Zu ihrer Rüstung gehörten eine schwarze Lederhose, schwarze Lederstiefel, ein dunkelgrüner Waffenrock, ein Brustschutz aus dunkelbraunem, hartem Leder und Armschienen aus demselben Leder.
Ihr Waffenarsenal bestand aus zwei elbischen Schwertern, die links und rechts an ihrer Hüfte hingen; je ein Messer in jedem Stiefel sowie an jedem Oberschenkel und Unterarm; hinter beiden Schwertern und auf beiden Seiten ihres Köchers, der auf ihrem Rücken hing, ein Dolch und ein passender Bogen zu besagtem Köcher.
Neben ihr stand ihr Rapphengst Valavar, den sie mit dem Großteil ihres Gepäcks beladen hatte.
Wenige Minuten später tauchten auch schon die Zwerge und der Hobbit auf.
Der Hobbit warf Valavar einen misstrauischen Blick zu und schien sich zu fragen, ob er sich wieder auf den Rücken eines Pferdes setzen müsse.
"Keine Sorge, Bilbo", meinte das Halbblut und lächelte beruhigend. "Valavar habe ich nur mitgenommen, damit ich mein Gepäck nicht tragen muss.
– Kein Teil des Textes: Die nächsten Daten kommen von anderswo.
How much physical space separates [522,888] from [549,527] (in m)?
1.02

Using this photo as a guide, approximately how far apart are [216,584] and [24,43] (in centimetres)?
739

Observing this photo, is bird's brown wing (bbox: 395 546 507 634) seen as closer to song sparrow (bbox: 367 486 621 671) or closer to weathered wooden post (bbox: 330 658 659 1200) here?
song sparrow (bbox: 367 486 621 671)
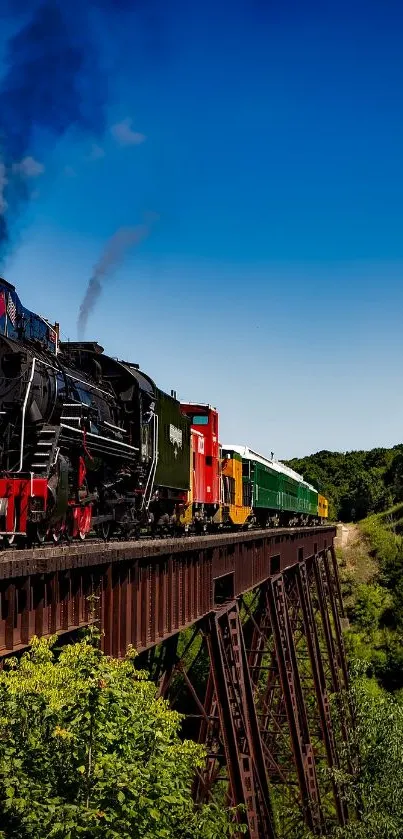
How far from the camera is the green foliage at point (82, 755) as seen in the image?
20.9 feet

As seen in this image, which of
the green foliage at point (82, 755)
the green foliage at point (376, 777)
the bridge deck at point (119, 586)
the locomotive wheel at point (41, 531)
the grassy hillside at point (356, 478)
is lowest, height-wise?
the green foliage at point (376, 777)

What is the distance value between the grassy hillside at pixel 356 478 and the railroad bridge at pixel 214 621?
187ft

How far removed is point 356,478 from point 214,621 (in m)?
91.1

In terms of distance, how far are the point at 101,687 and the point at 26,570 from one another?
1.60 m

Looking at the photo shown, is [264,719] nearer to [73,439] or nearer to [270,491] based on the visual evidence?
[270,491]

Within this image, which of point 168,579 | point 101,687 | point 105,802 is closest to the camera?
point 105,802

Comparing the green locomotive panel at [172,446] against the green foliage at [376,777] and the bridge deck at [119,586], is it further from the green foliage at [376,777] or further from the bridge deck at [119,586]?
the green foliage at [376,777]

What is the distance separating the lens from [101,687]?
23.4 ft

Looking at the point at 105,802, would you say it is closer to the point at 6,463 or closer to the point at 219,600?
the point at 6,463

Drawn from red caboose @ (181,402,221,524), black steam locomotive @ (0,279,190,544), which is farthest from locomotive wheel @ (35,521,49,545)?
red caboose @ (181,402,221,524)

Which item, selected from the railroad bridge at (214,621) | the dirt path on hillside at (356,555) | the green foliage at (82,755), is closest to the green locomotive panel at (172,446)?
the railroad bridge at (214,621)

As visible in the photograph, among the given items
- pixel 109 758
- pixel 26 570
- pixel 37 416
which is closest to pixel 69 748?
pixel 109 758

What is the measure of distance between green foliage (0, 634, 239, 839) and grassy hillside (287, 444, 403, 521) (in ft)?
255

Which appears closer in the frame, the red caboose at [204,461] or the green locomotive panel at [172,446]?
the green locomotive panel at [172,446]
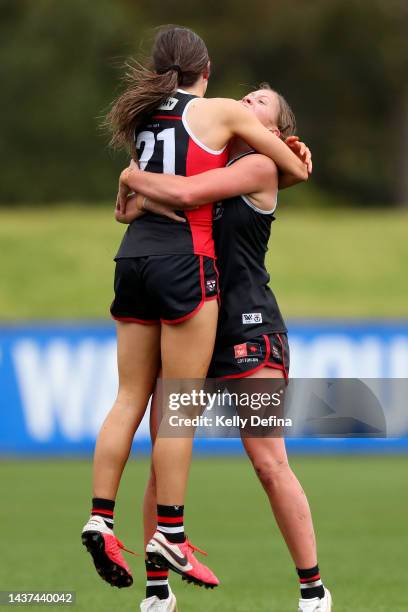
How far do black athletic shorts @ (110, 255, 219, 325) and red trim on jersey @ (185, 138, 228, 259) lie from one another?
52 millimetres

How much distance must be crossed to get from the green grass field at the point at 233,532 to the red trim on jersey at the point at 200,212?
167 cm

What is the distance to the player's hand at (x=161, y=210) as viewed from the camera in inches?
219

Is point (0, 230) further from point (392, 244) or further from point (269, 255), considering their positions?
point (392, 244)

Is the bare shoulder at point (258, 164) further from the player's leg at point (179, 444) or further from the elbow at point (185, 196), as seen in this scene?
the player's leg at point (179, 444)

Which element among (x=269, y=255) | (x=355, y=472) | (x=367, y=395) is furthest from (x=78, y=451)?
(x=269, y=255)

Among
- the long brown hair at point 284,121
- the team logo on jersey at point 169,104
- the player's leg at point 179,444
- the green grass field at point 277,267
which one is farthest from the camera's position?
the green grass field at point 277,267

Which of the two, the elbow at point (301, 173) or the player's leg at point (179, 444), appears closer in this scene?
the player's leg at point (179, 444)

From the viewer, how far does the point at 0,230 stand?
20.0m

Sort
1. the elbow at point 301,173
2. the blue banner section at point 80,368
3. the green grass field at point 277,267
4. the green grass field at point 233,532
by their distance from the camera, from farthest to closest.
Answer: the green grass field at point 277,267 < the blue banner section at point 80,368 < the green grass field at point 233,532 < the elbow at point 301,173

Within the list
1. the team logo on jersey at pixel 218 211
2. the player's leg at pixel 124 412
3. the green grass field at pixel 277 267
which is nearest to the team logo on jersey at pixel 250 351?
the player's leg at pixel 124 412

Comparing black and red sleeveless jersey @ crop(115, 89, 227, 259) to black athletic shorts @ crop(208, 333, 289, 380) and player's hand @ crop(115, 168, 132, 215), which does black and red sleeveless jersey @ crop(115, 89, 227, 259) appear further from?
black athletic shorts @ crop(208, 333, 289, 380)

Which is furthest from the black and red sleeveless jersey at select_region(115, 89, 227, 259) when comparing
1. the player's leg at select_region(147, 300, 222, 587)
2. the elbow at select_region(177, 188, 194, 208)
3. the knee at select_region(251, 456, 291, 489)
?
the knee at select_region(251, 456, 291, 489)

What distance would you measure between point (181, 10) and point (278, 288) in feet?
71.6

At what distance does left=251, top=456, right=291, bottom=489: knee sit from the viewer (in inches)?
219
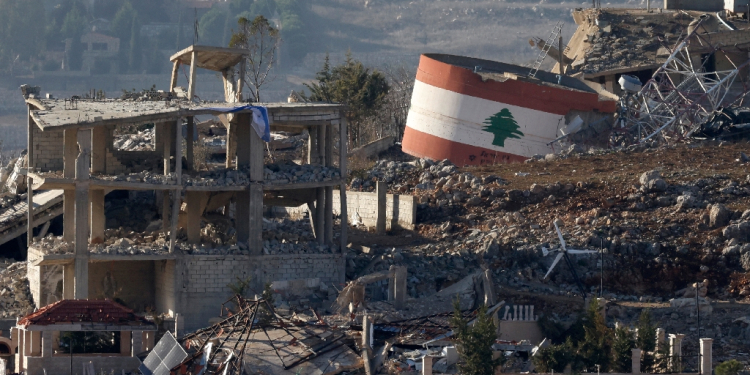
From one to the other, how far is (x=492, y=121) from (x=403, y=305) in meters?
18.2

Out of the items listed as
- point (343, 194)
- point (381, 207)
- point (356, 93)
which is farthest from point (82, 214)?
point (356, 93)

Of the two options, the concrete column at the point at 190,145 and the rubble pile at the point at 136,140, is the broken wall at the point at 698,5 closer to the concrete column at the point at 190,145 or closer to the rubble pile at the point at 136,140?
the rubble pile at the point at 136,140

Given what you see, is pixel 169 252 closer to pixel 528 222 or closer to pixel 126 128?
pixel 528 222

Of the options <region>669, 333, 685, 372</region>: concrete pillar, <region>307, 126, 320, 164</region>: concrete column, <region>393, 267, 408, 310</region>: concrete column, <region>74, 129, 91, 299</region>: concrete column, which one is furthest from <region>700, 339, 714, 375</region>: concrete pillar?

Deins kann ich ihm auch aufladen, wenn du möchtest."
Bilbo bedankte sich, lehnte jedoch ab.
"Können wir dann los?", fragte Thorin ungeduldig.
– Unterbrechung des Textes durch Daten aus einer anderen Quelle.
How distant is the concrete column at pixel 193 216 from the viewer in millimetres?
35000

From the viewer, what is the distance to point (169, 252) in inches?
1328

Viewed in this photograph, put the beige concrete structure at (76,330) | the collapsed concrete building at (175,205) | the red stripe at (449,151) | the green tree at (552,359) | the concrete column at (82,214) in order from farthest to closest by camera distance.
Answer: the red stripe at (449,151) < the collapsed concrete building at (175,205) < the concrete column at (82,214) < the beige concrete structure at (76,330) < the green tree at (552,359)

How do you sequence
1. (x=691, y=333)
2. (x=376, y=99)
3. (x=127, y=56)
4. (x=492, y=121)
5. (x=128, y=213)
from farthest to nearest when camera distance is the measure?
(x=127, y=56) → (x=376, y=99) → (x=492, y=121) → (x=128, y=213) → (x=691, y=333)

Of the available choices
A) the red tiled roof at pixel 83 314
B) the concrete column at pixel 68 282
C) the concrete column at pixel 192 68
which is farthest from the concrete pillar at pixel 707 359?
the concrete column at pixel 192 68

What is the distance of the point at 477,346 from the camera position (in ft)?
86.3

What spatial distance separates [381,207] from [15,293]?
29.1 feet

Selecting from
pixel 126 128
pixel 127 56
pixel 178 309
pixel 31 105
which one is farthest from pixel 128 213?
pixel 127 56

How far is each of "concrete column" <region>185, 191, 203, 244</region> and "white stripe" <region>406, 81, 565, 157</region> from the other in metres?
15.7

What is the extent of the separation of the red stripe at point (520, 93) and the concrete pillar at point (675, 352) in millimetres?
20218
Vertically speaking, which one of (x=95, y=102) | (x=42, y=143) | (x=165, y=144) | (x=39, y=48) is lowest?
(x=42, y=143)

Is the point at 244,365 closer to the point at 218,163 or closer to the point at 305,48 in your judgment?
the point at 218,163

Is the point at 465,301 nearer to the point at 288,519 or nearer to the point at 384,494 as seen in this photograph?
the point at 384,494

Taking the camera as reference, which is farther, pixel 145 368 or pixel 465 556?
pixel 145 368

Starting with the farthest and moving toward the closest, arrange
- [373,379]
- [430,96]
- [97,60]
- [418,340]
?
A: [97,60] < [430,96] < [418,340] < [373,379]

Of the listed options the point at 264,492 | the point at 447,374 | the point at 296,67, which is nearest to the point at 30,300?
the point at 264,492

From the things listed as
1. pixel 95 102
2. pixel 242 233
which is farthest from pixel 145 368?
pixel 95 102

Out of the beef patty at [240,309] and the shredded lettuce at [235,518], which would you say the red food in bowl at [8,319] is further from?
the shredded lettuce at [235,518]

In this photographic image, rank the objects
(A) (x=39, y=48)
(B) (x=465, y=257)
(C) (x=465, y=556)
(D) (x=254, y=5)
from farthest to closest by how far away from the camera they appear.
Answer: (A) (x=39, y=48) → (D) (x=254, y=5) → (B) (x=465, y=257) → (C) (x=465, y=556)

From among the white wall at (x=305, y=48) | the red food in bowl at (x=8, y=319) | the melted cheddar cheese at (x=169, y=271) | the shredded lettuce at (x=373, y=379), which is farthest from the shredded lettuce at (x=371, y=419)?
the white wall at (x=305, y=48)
Naira nickte und die Gemeinschaft setzte sich in Bewegung.

Sie gingen hoch zum Verborgenen Pass.
"Seid wachsam", kommandierte Thorin. "Wir treten gleich über die Grenze zur Wildnis."
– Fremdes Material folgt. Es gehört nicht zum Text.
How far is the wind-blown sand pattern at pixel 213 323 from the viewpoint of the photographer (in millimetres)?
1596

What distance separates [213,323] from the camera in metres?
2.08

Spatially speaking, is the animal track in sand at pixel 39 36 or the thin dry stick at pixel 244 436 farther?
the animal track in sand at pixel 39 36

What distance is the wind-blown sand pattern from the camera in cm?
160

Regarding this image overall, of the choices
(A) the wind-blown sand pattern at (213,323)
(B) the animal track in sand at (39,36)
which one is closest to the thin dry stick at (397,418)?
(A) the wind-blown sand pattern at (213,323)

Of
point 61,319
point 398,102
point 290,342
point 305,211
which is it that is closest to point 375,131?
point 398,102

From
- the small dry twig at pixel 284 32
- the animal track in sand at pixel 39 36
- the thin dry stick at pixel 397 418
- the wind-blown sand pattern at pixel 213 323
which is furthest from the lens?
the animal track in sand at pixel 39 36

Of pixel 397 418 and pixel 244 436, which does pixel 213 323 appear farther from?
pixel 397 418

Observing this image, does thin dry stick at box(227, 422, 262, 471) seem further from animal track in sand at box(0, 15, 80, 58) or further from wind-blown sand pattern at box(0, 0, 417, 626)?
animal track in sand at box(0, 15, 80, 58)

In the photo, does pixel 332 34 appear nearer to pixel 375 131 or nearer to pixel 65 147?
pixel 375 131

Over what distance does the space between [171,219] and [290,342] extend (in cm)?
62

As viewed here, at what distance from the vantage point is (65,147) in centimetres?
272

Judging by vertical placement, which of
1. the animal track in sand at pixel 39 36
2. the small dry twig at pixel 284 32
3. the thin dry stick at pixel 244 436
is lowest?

Naira blieb ein letztes Mal stehen und schaute zurück auf den Ort, der in den letzten Jahren ihr Zuhause gewesen war.
Nachdem er Balin gesagt hatte, er solle die Führung übernehmen, wandte Thorin sich an Bilbo, der sich ebenfalls ein letztes Mal umsah: "Meister Beutlin, ich schlage vor, dass Ihr den Anschluss nicht verliert."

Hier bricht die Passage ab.